Please rewrite the listing below, replacing "grass lawn" with "grassy field" and leaving everything else unchanged.
— start of MATERIAL FOR THIS EXERCISE —
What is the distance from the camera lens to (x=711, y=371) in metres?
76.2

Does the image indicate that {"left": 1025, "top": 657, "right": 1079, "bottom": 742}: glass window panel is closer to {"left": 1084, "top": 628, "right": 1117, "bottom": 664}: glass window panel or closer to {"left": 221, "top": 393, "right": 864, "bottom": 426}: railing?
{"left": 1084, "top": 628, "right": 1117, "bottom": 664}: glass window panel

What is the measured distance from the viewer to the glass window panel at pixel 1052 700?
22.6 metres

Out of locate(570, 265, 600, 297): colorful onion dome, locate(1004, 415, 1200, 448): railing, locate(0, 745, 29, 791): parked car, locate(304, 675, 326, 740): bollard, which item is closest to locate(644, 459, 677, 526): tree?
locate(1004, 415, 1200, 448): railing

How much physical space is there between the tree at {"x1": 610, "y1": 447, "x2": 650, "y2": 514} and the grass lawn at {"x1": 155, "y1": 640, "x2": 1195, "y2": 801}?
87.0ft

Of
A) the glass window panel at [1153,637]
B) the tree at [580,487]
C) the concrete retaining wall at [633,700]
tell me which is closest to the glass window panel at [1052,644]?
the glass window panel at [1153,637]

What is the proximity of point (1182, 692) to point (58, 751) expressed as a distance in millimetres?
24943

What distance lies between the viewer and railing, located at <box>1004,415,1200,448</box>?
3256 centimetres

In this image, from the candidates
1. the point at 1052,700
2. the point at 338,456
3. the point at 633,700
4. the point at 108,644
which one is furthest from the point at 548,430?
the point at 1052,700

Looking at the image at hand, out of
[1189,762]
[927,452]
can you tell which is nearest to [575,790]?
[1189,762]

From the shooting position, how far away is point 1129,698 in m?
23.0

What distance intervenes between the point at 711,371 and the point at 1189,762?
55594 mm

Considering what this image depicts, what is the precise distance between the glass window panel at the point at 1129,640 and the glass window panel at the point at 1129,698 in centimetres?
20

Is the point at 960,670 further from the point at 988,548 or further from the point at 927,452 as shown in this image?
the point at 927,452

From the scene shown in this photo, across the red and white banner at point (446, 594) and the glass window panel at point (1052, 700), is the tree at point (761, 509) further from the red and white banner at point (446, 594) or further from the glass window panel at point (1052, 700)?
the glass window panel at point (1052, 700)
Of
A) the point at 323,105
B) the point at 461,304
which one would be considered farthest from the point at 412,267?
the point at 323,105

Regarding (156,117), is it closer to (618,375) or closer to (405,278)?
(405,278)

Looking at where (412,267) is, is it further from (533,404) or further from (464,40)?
— end of MATERIAL FOR THIS EXERCISE —
RESULT BELOW
What is the distance from the camera lens to (x=711, y=371) in metres?
76.2

Does the image indicate that {"left": 1025, "top": 657, "right": 1079, "bottom": 742}: glass window panel is closer to {"left": 1084, "top": 628, "right": 1117, "bottom": 664}: glass window panel or closer to {"left": 221, "top": 393, "right": 864, "bottom": 426}: railing?
{"left": 1084, "top": 628, "right": 1117, "bottom": 664}: glass window panel

What is the measured distance from the viewer to the glass window panel at pixel 1052 700?
22.6 metres

Out of locate(570, 265, 600, 297): colorful onion dome, locate(1004, 415, 1200, 448): railing, locate(0, 745, 29, 791): parked car, locate(304, 675, 326, 740): bollard, which item is closest to locate(644, 459, 677, 526): tree?
locate(1004, 415, 1200, 448): railing

How much physical space is there between the tree at {"x1": 610, "y1": 447, "x2": 650, "y2": 514} and the grassy field at {"x1": 155, "y1": 640, "x2": 1195, "y2": 801}?
87.0ft

Of
A) the glass window panel at [1153,637]
B) the tree at [580,487]
C) the concrete retaining wall at [633,700]
tell me which is closest to the glass window panel at [1052,644]?
the glass window panel at [1153,637]

What is the proximity of point (1182, 692) to point (58, 751) expressed as a distance in millimetres?
24943

What distance lies between the viewer and railing, located at <box>1004,415,1200,448</box>?
3256 centimetres

In this image, from the candidates
1. the point at 1052,700
2. the point at 338,456
3. the point at 633,700
4. the point at 108,644
which one is furthest from the point at 548,430?
the point at 1052,700

Looking at the image at hand, out of
[1189,762]
[927,452]
can you tell which is nearest to [575,790]?
[1189,762]

From the shooting position, how far away is point 1129,698 in m?
23.0

What distance intervenes between the point at 711,371 and the point at 1189,762?
55594 mm

Considering what this image depicts, what is the precise distance between the glass window panel at the point at 1129,640 and the glass window panel at the point at 1129,698 in centimetres?
20

Is the point at 960,670 further from the point at 988,548 or further from the point at 927,452 as shown in this image?
the point at 927,452

From the scene shown in this photo, across the red and white banner at point (446, 594) and the glass window panel at point (1052, 700), is the tree at point (761, 509) further from the red and white banner at point (446, 594) or further from the glass window panel at point (1052, 700)?
the glass window panel at point (1052, 700)
Of
A) the point at 323,105
B) the point at 461,304
which one would be considered farthest from the point at 412,267?
the point at 323,105

Regarding (156,117), is it closer to (618,375) or closer to (405,278)?
(405,278)

Looking at where (412,267) is, is it further from (533,404) or further from (464,40)?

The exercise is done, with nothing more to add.